1.08.2019

ölen adam

d.h. lawrence

bizler kısa günü daha büyük günün içine alıp küçük yaşamayı daha büyük yaşamanın döngüsü içine yerleştirmedikçe her şey, her şey bir yıkımdır.

söz, akşamüstleri insanı ısıran tatarcıktan başka bir şey değildir. sözler insana, tatarcıklar gibi eziyet eder, mezarına değin kovalarlar onu. ama mezardan öteye de gidemezler.

hiçbir şey bu kuduran garip dünyada yalnız kalmak, bu kudurmuşluk karşısında ayrı durmak kadar güzel değildir.

güneş onu okşamak için üzerine doğru eğildiği zaman bir kız güneşe açılmalıdır.

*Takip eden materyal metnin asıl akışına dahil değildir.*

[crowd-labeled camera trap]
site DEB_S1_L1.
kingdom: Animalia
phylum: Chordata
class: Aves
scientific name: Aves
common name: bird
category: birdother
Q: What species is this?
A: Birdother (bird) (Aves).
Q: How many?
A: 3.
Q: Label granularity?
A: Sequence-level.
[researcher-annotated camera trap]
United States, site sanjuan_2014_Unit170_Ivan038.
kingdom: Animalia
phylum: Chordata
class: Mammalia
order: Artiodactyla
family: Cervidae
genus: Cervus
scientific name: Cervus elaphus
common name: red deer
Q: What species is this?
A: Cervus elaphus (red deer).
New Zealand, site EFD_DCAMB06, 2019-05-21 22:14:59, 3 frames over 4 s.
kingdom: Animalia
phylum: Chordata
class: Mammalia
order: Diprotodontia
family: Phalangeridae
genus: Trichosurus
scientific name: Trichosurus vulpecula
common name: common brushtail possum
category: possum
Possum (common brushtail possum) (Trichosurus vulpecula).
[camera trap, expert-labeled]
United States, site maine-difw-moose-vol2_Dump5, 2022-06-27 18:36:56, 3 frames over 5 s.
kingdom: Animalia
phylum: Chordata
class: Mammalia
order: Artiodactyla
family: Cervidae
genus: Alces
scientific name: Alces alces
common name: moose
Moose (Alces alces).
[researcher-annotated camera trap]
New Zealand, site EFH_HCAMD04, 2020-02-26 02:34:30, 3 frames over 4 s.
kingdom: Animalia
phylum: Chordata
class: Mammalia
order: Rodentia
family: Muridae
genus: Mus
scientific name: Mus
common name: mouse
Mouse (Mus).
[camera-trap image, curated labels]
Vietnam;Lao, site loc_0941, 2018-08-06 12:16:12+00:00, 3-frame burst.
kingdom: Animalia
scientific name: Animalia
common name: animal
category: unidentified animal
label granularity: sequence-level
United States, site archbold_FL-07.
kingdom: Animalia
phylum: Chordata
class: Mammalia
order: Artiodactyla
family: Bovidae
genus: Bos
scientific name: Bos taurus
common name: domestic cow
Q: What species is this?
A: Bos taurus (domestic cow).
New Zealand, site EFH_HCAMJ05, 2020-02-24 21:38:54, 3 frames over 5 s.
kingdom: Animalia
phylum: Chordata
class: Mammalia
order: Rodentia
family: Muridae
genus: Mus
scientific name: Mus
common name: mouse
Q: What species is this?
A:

geri çekiliş ilerlemeyi öldürür.

görkemden yuğrulu yazgılar vardır. bütün küçüklük, bayağılık, acı çekme kargışlılığımızın üstünde. görkemden yuğrulu yazgılar vardır; ama daha büyük bir güç de vardır.

dirimimle dirilişimin tohumunu ektim; bugünün seçilmiş kadını üzerine, dünyalar durdukça duracak değinişimi yerleştirdim; onun kokusunu, gülün yağı gibi etimde taşıyorum. varlığımın can alacak noktasında değer taşıyor bu kadın benim için. ama akıcı, altın yılan, ağacımın dibinde uyumak için yeniden çörekleniyor.

yakın olalım, uzak olalım; aramızdaki her şey iyidir. güneşler, mevsimleri erişince geri dönerler. ben de, bir daha geleceğim.